DATA SHOWN >>
____

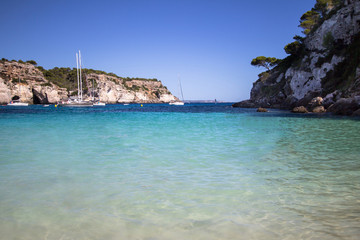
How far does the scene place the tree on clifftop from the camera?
7125 cm

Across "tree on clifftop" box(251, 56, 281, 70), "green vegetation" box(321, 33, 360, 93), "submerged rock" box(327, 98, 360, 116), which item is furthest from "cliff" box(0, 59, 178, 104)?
"submerged rock" box(327, 98, 360, 116)

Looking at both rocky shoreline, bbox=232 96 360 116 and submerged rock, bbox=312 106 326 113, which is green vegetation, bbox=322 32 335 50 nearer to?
rocky shoreline, bbox=232 96 360 116

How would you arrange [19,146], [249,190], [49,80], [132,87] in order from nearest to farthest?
[249,190]
[19,146]
[49,80]
[132,87]

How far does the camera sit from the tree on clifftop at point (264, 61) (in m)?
71.2

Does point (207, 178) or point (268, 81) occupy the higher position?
point (268, 81)

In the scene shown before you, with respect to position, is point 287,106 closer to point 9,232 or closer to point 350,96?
point 350,96

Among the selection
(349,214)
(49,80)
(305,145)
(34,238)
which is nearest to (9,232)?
(34,238)

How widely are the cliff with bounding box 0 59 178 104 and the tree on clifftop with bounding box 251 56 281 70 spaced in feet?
170

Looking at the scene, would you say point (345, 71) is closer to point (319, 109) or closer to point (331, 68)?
point (331, 68)

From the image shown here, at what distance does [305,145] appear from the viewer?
10.7 meters

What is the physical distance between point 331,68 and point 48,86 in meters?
93.6

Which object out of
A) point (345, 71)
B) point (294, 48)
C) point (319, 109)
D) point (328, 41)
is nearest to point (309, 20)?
point (294, 48)

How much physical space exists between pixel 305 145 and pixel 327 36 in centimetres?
3892

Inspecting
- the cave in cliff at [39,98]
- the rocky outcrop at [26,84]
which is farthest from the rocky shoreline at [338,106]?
the cave in cliff at [39,98]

____

PROBLEM >> Copy every row above word for word, leaving out the picture.

RESPONSE TO THIS TASK >>
How far does the scene place the tree on clifftop from the camera?
7125 cm

Across "tree on clifftop" box(251, 56, 281, 70), "green vegetation" box(321, 33, 360, 93), "submerged rock" box(327, 98, 360, 116), which item is furthest from "cliff" box(0, 59, 178, 104)?
"submerged rock" box(327, 98, 360, 116)

Looking at both rocky shoreline, bbox=232 96 360 116 and submerged rock, bbox=312 106 326 113, which is green vegetation, bbox=322 32 335 50 nearer to?
rocky shoreline, bbox=232 96 360 116

How would you arrange [19,146], [249,190], [49,80], [132,87] in order from nearest to farthest?
[249,190]
[19,146]
[49,80]
[132,87]

How far does the camera sit from the tree on clifftop at point (264, 61) (in m)?
71.2

Does point (207, 178) or point (268, 81) occupy the higher position?
point (268, 81)

In the scene shown before you, with respect to position, is point 287,106 closer to point 9,232 or closer to point 350,96?
point 350,96

Among the selection
(349,214)
(49,80)
(305,145)
(34,238)
which is nearest to (9,232)?
(34,238)

How widely are the cliff with bounding box 0 59 178 104 and the tree on clifftop with bounding box 251 56 281 70 spaced in feet?
170

Looking at the scene, would you say point (345, 71) is closer to point (319, 109) or closer to point (331, 68)?
point (331, 68)

From the image shown here, at what distance does [305,145] appear from the viewer?
10.7 meters

What is the physical distance between point 331,68 and point 48,86 in meters?
93.6

Which object out of
A) point (345, 71)
B) point (294, 48)
C) point (319, 109)
D) point (328, 41)
is nearest to point (309, 20)?
point (294, 48)

How much physical space exists between pixel 305 145 and pixel 327 36 in centimetres?
3892

Inspecting
- the cave in cliff at [39,98]
- the rocky outcrop at [26,84]
which is farthest from the rocky shoreline at [338,106]?
the cave in cliff at [39,98]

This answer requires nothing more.